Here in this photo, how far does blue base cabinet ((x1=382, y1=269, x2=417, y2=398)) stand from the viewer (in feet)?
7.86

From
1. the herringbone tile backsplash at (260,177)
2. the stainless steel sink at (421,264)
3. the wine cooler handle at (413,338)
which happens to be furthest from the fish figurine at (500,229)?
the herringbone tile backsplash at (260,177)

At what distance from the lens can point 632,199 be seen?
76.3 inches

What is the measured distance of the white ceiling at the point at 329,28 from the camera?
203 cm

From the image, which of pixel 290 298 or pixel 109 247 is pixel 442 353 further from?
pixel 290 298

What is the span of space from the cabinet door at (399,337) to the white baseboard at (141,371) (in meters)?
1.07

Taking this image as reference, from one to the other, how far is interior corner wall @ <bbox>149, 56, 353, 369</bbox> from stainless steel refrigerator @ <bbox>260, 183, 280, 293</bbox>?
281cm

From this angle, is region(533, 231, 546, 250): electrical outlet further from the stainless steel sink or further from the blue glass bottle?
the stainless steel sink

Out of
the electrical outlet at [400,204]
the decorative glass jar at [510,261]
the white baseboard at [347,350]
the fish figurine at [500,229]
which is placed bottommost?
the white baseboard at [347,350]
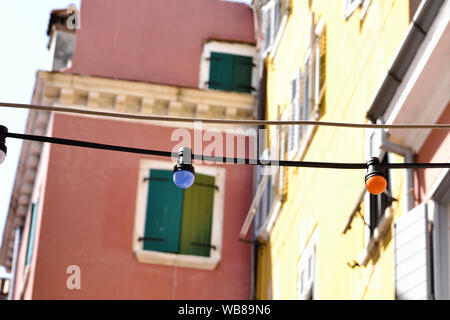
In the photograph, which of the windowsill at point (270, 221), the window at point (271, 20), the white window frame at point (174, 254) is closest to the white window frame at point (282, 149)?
the windowsill at point (270, 221)

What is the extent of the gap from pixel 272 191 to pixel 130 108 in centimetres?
315

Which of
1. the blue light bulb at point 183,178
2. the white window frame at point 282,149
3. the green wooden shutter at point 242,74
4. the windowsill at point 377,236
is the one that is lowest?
the blue light bulb at point 183,178

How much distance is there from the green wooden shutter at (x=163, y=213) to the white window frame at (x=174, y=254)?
0.08 metres

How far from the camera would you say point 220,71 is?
2077 centimetres

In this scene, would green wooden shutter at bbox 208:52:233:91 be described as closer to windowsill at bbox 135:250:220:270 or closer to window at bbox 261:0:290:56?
window at bbox 261:0:290:56

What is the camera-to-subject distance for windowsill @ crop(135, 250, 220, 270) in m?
18.5

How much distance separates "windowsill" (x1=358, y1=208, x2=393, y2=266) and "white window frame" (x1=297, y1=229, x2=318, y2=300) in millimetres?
2361

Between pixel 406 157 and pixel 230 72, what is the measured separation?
9867 mm

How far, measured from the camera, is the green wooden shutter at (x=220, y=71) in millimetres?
20609

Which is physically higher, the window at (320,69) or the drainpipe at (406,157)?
the window at (320,69)

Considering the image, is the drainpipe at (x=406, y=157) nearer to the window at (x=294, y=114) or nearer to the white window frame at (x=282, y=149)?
the window at (x=294, y=114)

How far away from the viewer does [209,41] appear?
68.8 feet

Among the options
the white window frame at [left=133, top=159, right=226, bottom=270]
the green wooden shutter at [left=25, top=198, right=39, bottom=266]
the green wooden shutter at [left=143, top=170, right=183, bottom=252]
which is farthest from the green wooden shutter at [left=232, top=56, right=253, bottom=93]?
the green wooden shutter at [left=25, top=198, right=39, bottom=266]
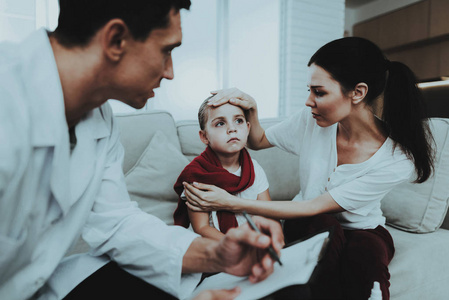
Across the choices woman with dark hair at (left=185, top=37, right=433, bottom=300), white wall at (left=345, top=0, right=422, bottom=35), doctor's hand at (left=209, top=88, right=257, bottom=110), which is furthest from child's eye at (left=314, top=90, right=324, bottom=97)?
white wall at (left=345, top=0, right=422, bottom=35)

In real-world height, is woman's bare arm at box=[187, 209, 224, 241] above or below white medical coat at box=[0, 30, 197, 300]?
below

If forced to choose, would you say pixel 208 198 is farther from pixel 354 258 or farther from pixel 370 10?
pixel 370 10

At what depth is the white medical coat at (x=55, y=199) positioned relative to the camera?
59cm

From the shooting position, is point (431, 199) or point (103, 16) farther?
point (431, 199)

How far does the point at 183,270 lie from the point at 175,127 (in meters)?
1.08

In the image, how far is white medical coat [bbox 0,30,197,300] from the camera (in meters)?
0.59

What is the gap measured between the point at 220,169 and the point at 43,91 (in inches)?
26.2

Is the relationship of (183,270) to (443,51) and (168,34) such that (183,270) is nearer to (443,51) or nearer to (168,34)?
(168,34)

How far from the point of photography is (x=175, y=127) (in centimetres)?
174

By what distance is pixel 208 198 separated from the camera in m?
1.05

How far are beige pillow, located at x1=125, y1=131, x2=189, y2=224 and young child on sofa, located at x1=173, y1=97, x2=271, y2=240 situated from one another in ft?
0.74

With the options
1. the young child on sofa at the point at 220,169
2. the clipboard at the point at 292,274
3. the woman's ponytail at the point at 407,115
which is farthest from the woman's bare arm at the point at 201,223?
the woman's ponytail at the point at 407,115

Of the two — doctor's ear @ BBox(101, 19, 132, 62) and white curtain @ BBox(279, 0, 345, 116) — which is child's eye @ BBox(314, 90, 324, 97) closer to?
doctor's ear @ BBox(101, 19, 132, 62)

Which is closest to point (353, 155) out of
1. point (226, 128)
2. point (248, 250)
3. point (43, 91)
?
point (226, 128)
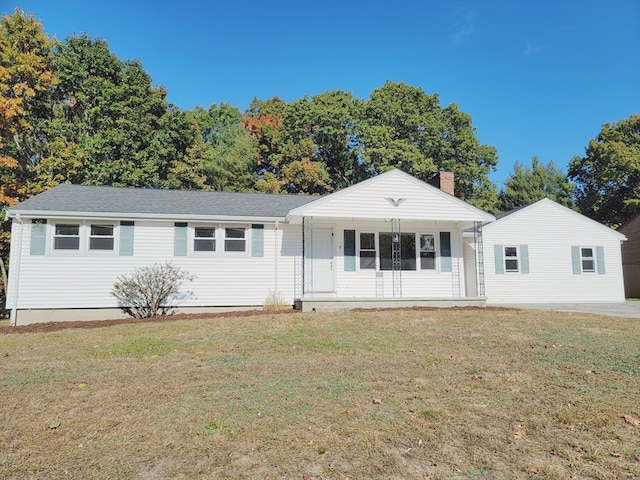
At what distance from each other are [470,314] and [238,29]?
16472mm

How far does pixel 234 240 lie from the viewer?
530 inches

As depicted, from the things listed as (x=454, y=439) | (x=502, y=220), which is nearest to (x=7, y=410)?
(x=454, y=439)

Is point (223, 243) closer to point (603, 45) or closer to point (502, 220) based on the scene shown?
point (502, 220)

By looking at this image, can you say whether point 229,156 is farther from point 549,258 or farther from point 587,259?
point 587,259

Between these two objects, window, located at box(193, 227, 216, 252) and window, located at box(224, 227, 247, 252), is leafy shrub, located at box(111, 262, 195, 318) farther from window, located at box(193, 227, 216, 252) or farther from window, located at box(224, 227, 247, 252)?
window, located at box(224, 227, 247, 252)

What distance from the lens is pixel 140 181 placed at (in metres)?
23.8

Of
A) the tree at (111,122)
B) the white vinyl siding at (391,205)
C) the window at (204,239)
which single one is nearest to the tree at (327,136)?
the tree at (111,122)

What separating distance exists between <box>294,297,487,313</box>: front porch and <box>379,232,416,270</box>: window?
5.77 feet

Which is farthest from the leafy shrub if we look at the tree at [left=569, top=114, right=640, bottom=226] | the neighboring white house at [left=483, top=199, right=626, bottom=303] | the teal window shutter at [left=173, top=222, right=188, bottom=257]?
the tree at [left=569, top=114, right=640, bottom=226]

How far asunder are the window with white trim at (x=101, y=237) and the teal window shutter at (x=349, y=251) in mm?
7215

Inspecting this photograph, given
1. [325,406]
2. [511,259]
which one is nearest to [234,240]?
[325,406]

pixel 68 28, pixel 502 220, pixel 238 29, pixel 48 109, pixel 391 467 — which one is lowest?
pixel 391 467

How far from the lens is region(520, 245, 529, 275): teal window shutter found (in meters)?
17.3

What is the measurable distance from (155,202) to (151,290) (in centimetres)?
326
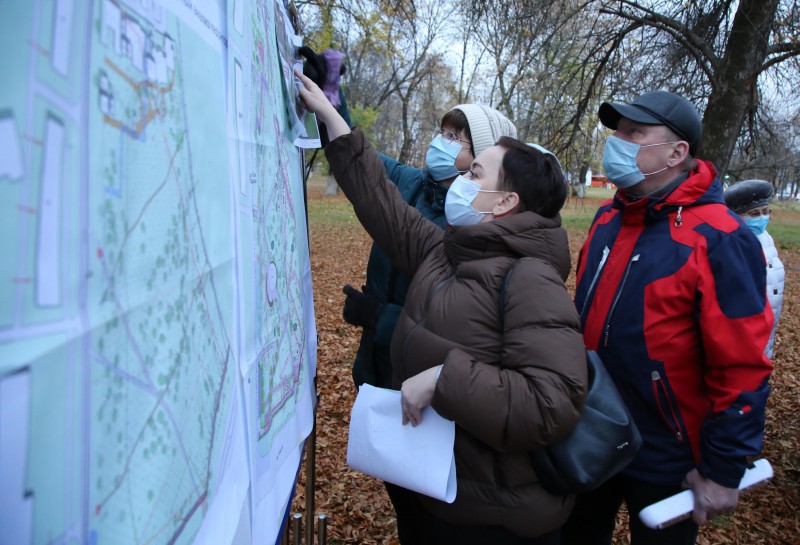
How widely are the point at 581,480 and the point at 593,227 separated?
128cm

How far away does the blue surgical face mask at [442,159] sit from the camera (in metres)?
2.30

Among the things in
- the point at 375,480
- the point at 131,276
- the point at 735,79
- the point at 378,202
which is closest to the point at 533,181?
the point at 378,202

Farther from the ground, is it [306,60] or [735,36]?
[735,36]

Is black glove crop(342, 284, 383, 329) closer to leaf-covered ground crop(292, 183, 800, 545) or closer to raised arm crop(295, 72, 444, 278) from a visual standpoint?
raised arm crop(295, 72, 444, 278)

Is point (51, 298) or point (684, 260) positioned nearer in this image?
point (51, 298)

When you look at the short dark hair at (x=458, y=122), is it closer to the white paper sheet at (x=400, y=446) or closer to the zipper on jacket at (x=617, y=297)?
the zipper on jacket at (x=617, y=297)

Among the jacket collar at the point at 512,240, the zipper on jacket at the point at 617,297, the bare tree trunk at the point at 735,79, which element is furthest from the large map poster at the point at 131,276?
the bare tree trunk at the point at 735,79

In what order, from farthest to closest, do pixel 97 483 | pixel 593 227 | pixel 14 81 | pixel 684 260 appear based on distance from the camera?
pixel 593 227, pixel 684 260, pixel 97 483, pixel 14 81

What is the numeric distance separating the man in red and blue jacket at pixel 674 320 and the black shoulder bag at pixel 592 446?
1.20 ft

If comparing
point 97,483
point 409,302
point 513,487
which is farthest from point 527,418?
point 97,483

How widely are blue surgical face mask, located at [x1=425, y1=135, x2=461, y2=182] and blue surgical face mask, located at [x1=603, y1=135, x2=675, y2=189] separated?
24.1 inches

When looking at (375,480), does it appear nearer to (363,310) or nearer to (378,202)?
(363,310)

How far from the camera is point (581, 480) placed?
155 centimetres

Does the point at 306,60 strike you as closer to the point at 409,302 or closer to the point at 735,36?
the point at 409,302
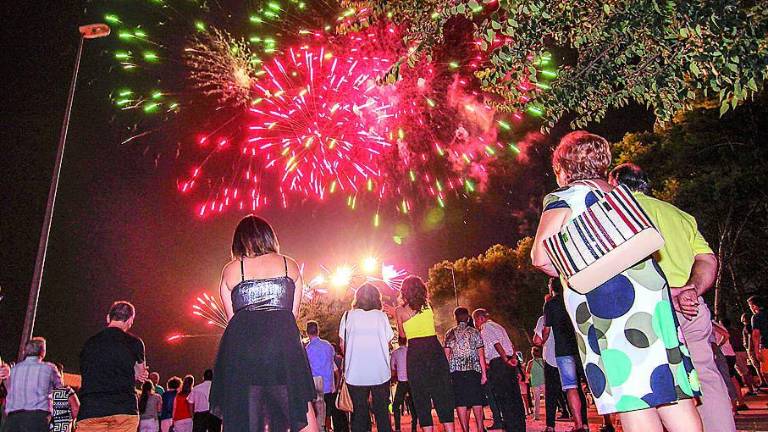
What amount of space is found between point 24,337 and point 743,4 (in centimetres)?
1155

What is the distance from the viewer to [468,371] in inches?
349

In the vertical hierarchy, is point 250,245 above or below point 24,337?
below

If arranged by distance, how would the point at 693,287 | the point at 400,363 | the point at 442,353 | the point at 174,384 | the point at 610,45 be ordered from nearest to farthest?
the point at 693,287, the point at 610,45, the point at 442,353, the point at 400,363, the point at 174,384

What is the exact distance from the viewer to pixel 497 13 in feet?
16.4

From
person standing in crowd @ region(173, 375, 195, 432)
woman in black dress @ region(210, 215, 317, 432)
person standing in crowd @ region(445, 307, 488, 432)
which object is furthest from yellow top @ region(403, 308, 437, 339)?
person standing in crowd @ region(173, 375, 195, 432)

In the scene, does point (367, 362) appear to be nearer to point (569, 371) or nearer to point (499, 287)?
point (569, 371)

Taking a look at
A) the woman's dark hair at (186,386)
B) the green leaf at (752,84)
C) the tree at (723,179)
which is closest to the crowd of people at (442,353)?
the green leaf at (752,84)

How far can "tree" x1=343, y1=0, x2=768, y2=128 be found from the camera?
4910 mm

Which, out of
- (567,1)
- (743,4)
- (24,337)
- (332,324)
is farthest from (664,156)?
(332,324)

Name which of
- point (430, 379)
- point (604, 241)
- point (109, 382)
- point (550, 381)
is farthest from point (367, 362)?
point (604, 241)

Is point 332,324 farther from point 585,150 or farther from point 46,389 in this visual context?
point 585,150

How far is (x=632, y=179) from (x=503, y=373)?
5236mm

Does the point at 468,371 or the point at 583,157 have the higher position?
the point at 583,157

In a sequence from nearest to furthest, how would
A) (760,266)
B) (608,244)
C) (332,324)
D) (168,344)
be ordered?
(608,244) < (760,266) < (168,344) < (332,324)
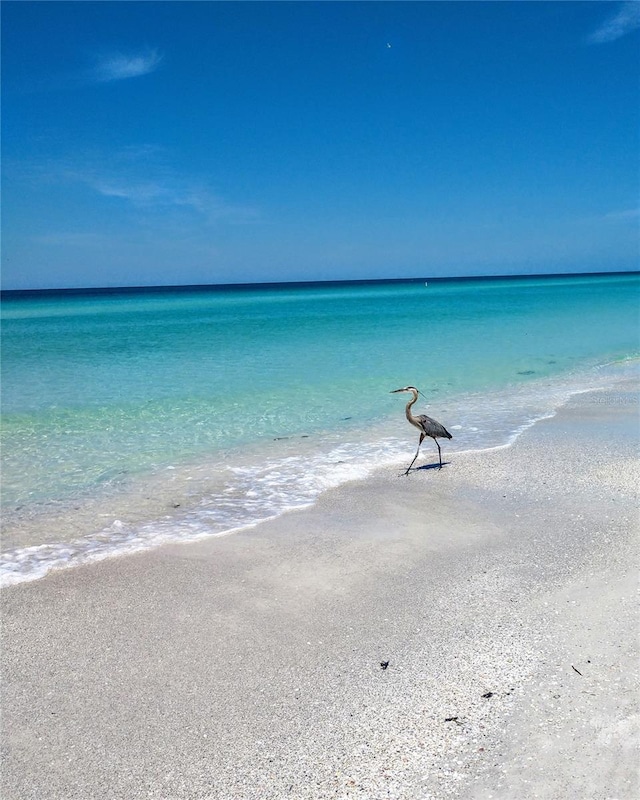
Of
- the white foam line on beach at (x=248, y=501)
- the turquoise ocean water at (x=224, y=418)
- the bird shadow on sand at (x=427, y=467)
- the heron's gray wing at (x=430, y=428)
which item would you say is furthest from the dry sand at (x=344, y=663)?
the heron's gray wing at (x=430, y=428)

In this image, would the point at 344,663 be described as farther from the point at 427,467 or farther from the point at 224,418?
the point at 224,418

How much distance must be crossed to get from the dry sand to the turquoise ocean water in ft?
3.35

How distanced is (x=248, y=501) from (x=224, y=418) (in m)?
4.39

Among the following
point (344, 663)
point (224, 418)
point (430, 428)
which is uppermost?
point (430, 428)

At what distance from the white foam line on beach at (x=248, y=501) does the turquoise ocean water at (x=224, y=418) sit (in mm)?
26

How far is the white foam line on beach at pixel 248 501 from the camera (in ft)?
19.9

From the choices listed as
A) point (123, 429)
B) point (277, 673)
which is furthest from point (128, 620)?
point (123, 429)

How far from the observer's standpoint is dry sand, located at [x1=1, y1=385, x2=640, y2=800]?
3.26m

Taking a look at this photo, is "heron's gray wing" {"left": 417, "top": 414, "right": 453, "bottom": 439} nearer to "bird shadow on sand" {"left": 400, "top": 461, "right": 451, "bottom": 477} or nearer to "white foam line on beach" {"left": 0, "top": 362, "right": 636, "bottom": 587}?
"bird shadow on sand" {"left": 400, "top": 461, "right": 451, "bottom": 477}

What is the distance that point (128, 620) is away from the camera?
4816mm

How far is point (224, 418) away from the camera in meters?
11.7

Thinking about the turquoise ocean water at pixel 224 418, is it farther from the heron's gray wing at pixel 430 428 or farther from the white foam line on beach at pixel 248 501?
the heron's gray wing at pixel 430 428

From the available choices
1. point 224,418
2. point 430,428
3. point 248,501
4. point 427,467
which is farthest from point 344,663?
point 224,418

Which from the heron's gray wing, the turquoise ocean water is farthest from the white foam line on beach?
the heron's gray wing
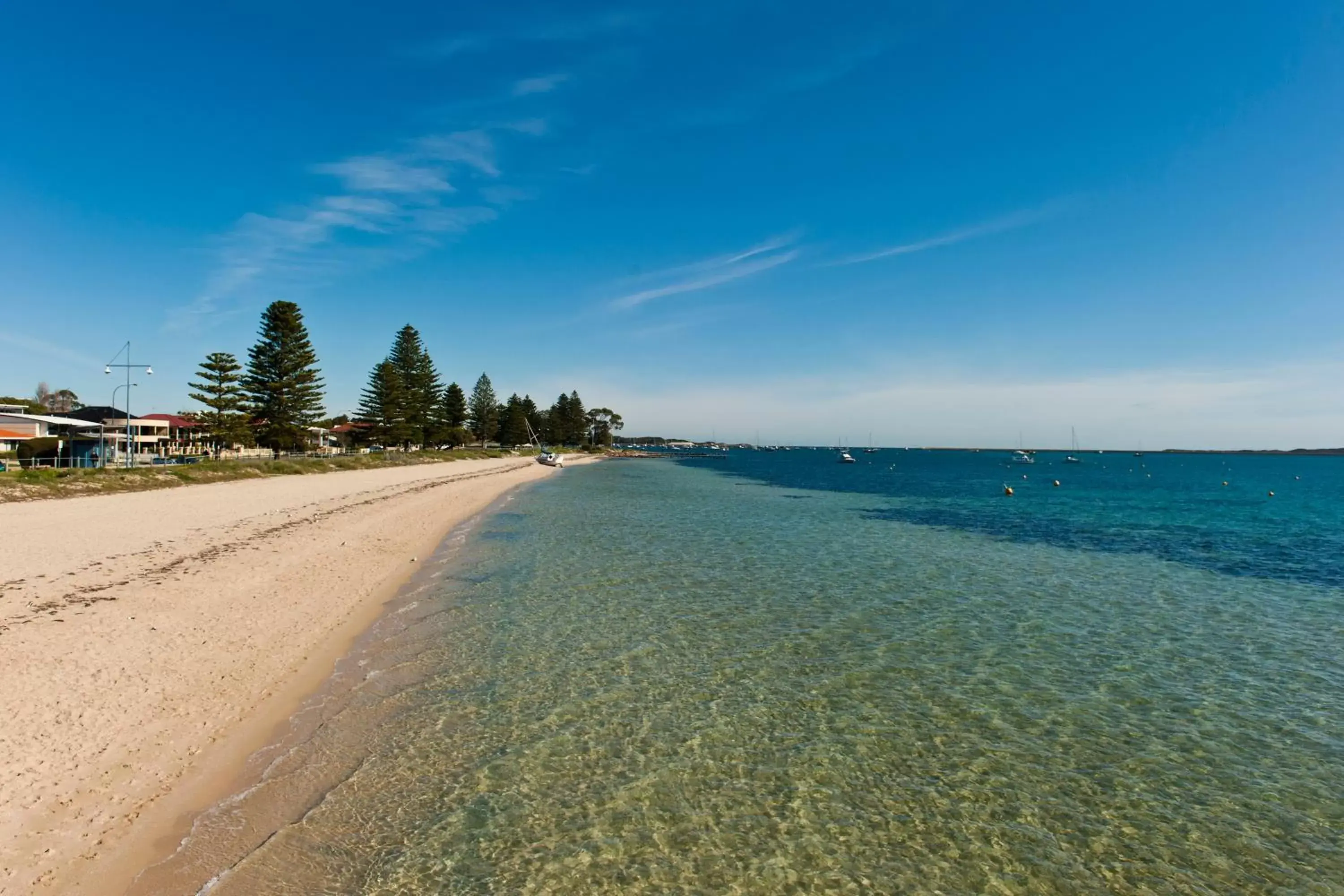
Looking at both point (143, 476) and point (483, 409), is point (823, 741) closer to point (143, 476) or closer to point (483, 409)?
point (143, 476)

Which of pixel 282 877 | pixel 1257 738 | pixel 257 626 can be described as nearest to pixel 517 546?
pixel 257 626

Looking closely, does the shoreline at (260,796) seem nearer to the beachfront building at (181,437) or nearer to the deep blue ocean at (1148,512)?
the deep blue ocean at (1148,512)

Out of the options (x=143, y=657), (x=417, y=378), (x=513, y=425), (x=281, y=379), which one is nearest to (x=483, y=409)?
(x=513, y=425)

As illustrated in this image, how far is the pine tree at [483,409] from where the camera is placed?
129375 mm

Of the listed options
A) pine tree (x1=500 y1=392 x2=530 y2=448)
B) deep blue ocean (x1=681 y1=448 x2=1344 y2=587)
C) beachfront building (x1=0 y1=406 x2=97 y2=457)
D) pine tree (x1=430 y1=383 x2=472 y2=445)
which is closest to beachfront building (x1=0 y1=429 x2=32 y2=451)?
beachfront building (x1=0 y1=406 x2=97 y2=457)

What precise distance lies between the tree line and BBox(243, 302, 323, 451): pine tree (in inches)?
2.7

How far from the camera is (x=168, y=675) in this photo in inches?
324

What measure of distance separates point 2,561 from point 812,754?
1848cm

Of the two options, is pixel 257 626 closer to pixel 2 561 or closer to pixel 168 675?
pixel 168 675

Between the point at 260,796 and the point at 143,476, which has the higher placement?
the point at 143,476

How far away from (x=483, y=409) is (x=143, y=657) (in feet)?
416

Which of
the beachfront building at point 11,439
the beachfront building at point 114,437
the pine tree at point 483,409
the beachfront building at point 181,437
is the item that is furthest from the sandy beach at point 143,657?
the pine tree at point 483,409

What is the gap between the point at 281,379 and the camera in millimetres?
63562

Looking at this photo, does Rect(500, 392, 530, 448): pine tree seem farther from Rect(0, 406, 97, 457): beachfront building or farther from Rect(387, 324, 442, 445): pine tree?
Rect(0, 406, 97, 457): beachfront building
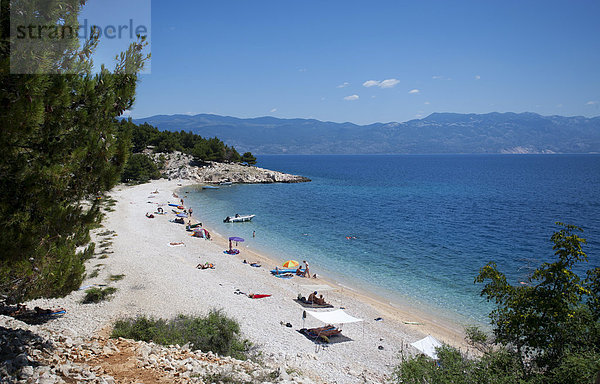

....

◆ **EXERCISE OBJECTIVE**
Please arrange the records as a JSON list of strings, starting at the line that contains "How widely are blue" and ending at the line that contains "155 centimetres", both lines included. Give one string per line and leave out blank lines.

◆ **RESULT FOR THIS TASK**
[
  "How widely are blue surgical face mask, located at [x1=425, y1=135, x2=461, y2=182] and blue surgical face mask, located at [x1=603, y1=135, x2=675, y2=189] separated?",
  "24.1 inches",
  "When looking at (375,480), does it appear nearer to (363,310) or nearer to (378,202)?",
  "(363,310)",
  "How far from the camera is point (581, 480) placed?",
  "155 centimetres"
]